# Exercise requirements:
a - Answer these questions about the article on the school bus accident:
(i) How many students were taken to a local hospital?
(ii) What was the school bus driver cited for by local authorities?
(iii) What does respondeat superior mean in Latin?
b - Copy out the part of the article on the school bus accident starting at "Unfortunate events like" and ending at "explaining the concept.".
-------- Passage to read
Articles Posted in Respondeat Superior

bus injury

A parent’s worst nightmare, “Mom we were in a car accident”. Thirty-four parents received that call Tuesday when the bus carrying T.H. Harris Middle School’s track team plunged into the canal. According to WGNO, three students were taken to a local hospital complaining of minor injuries after a Jefferson Parish School bus driver careened into a canal. After the accident, students were forced to exit the bus through windows and the back door. While no reports have been issued stating the school bus driver was impaired, the school bus driver was cited for careless operation by local authorities.

Unfortunate events like this school bus accident occur all too often. Parents and children are left with the visible and invisible injuries. Some parents are up in arms about the numerous open canals along bus routes, but one of the overarching concerns is whether school bus drivers are receiving effective and adequate driving training.

Accidents are never easy, but when employees are in the course and scope of their employment, their employers are liable for damages. According to Louisiana Civil Code Article 2320, masters and employers are answerable for the damage occasioned by their servants and overseers, in the exercise of the functions in which they are employed. See full text of Article 2320 here. Our previous blog entry on the theory of Respondeat Superior is a great guide explaining the concept.

Louisiana Civil Code article 2320 is the foundation for the theory of respondeat superior, which in Latin means ‘Let the Master Answer.’ It states, “Masters and employers are answerable for the damage occasioned by their servants and overseers, in the exercise of the functions in which they are employed.” Therefore, employers are only responsible for their employees’ actions if it occurs in the course and scope of their employment. Louisiana case law has created different factors and tests to apply this theory; however, there is no bright line rule in use.
----------------
-------- Dataset records
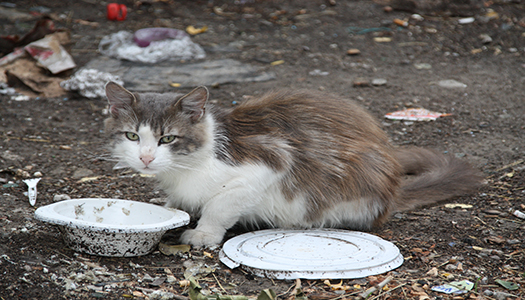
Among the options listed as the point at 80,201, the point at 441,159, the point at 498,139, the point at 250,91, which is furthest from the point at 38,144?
the point at 498,139

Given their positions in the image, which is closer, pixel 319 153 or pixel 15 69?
pixel 319 153

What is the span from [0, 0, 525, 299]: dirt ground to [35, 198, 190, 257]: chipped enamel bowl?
8 cm

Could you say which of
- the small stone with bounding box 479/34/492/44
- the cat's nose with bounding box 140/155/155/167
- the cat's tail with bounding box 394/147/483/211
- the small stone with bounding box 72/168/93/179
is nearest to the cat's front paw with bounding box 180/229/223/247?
the cat's nose with bounding box 140/155/155/167

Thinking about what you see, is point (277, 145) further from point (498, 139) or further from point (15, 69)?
point (15, 69)

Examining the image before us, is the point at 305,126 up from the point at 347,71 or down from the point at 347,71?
up

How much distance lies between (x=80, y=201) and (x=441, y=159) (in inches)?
Answer: 98.6

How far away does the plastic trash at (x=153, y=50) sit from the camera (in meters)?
6.64

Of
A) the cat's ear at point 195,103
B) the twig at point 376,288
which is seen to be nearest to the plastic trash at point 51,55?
the cat's ear at point 195,103

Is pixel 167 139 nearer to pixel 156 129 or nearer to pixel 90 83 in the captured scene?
pixel 156 129

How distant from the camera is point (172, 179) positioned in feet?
10.3

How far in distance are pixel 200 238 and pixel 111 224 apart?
0.51m

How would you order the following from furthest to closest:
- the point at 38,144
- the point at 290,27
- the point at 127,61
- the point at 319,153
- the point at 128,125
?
the point at 290,27
the point at 127,61
the point at 38,144
the point at 319,153
the point at 128,125

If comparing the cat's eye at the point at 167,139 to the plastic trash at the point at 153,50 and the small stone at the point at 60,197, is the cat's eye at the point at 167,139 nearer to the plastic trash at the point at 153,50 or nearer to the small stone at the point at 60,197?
the small stone at the point at 60,197

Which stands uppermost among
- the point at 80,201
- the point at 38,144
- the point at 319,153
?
the point at 319,153
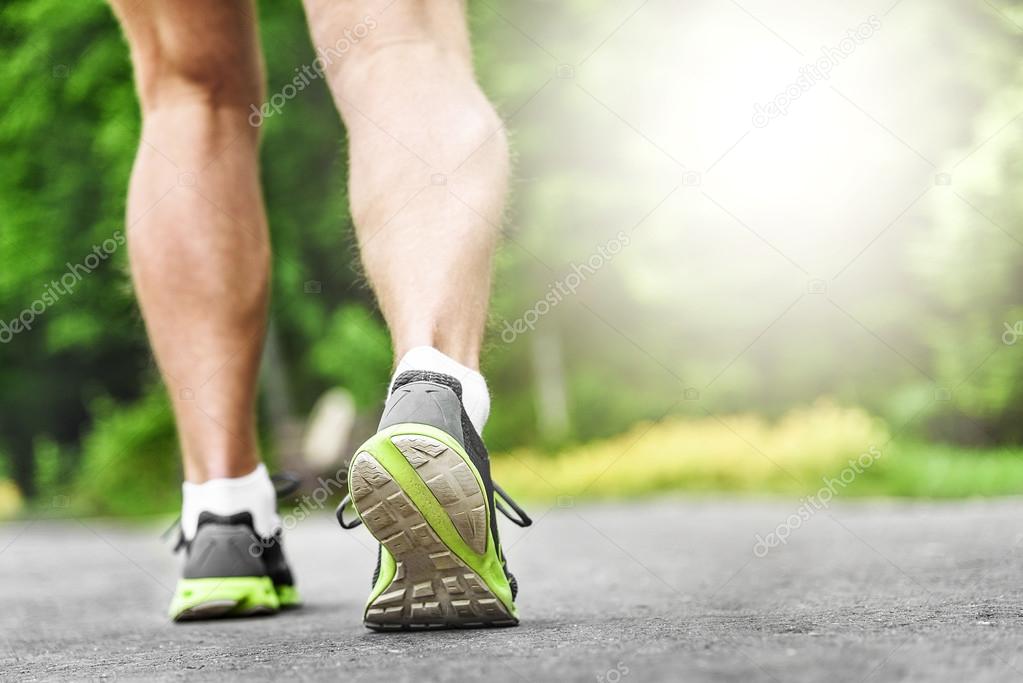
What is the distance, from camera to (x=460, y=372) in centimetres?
----------------
# Answers to the tasks:
a -
(i) Three students.
(ii) Careless operation.
(iii) 'Let the Master Answer.'

b -
Unfortunate events like this school bus accident occur all too often. Parents and children are left with the visible and invisible injuries. Some parents are up in arms about the numerous open canals along bus routes, but one of the overarching concerns is whether school bus drivers are receiving effective and adequate driving training.

Accidents are never easy, but when employees are in the course and scope of their employment, their employers are liable for damages. According to Louisiana Civil Code Article 2320, masters and employers are answerable for the damage occasioned by their servants and overseers, in the exercise of the functions in which they are employed. See full text of Article 2320 here. Our previous blog entry on the theory of Respondeat Superior is a great guide explaining the concept.